In an effort to reduce the risk of complications following glabellar soft tissue filler injections, researchers Sebastian Cotofana, MD, PhD, et al, used ultrasound imaging to identify the course of the superficial branch of the supratrochlear artery and of the deep branch of the supraorbital artery in relation to the ipsilateral vertical glabellar line. They measured the diameters, distance from skin surface, distance between the midline, distance between vertical glabella lines and the cutaneous projection of the supratrochlear/supraorbital arteries at rest and upon frowning.
After analyzing 41 healthy volunteers (mean age of 26.17 years and mean BMI of 23.09 kg/m2), they found that the mean depth of the supratrochlear artery was 3.34mm at rest and the mean depth of the supraorbital artery was 3.54mm.
The location of the arteries varied by gender: The mean distance between the superficial branch of the supratrochlear artery and the ipsilateral vertical glabellar line was 10.59mm in males and 8.21mm in females. The mean distance between the supraorbital artery and the ipsilateral vertical glabellar line was 22.38mm for in males and 20.73mm in females.

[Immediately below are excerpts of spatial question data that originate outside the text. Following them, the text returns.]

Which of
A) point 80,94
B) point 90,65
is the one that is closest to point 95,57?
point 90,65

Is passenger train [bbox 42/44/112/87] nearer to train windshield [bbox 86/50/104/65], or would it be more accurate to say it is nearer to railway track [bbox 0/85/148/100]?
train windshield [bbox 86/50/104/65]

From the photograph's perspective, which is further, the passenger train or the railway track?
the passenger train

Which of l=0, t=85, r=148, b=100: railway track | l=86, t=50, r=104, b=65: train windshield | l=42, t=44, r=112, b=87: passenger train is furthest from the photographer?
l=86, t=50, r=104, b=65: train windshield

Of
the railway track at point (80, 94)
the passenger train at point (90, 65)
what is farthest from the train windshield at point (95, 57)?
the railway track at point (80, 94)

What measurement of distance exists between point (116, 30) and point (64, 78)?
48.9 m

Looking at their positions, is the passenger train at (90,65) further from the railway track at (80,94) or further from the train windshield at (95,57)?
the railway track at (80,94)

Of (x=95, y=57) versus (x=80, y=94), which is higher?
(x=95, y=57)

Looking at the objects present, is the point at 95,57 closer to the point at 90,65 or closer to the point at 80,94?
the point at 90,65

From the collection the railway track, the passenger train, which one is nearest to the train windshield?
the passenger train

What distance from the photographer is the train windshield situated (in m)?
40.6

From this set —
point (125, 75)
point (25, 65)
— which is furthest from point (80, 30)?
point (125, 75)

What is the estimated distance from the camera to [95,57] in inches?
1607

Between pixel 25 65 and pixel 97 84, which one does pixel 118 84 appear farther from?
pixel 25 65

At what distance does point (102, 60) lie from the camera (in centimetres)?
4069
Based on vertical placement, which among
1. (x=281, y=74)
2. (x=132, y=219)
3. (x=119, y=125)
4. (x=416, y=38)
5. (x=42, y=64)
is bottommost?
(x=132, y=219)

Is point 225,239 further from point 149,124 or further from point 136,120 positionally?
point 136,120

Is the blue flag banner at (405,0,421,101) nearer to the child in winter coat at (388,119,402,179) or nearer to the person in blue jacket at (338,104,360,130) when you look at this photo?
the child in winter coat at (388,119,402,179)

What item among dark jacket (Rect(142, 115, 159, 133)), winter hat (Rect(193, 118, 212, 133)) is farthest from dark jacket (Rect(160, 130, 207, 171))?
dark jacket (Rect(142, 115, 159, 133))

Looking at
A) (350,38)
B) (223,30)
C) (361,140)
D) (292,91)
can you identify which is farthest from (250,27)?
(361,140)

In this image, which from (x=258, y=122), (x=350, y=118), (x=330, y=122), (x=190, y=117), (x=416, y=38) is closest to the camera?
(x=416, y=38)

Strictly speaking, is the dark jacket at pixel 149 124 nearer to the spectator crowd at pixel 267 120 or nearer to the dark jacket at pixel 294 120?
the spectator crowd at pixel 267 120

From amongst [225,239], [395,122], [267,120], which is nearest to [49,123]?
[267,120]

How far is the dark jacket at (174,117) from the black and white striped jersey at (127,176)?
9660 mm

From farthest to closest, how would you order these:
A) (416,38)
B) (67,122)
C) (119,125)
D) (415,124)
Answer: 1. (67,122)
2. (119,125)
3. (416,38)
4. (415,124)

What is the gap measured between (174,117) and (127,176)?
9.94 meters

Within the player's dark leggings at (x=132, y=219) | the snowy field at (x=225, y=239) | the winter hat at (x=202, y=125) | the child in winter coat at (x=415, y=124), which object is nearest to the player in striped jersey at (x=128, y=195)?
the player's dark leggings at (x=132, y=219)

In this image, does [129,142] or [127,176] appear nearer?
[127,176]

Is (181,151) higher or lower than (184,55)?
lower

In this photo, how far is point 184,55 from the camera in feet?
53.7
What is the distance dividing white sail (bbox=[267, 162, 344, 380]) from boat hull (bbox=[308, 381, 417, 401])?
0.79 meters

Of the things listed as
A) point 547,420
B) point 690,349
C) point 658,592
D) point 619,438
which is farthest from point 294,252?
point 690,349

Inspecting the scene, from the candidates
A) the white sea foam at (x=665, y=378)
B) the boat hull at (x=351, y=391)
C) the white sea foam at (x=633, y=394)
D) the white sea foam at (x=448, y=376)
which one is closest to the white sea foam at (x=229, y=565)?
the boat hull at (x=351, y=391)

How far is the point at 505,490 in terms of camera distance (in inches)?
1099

Upon frowning, there was a medial shift in the position of the supratrochlear arterial of 1.63mm in males and 1.84mm in females and a shift of 3.9mm in supraorbital arterial position for both genders .
The authors of the study, published in the Aesthetic Surgery Journal (December 2020), concluded, “The hypothesis that injecting soft tissue fillers next to the vertical glabellar line is safe because the supratrochlear artery courses deep to the crease should be rejected. Additionally, the glabella and the supraorbital region should be considered as an area of mobile, rather than static, soft tissues.”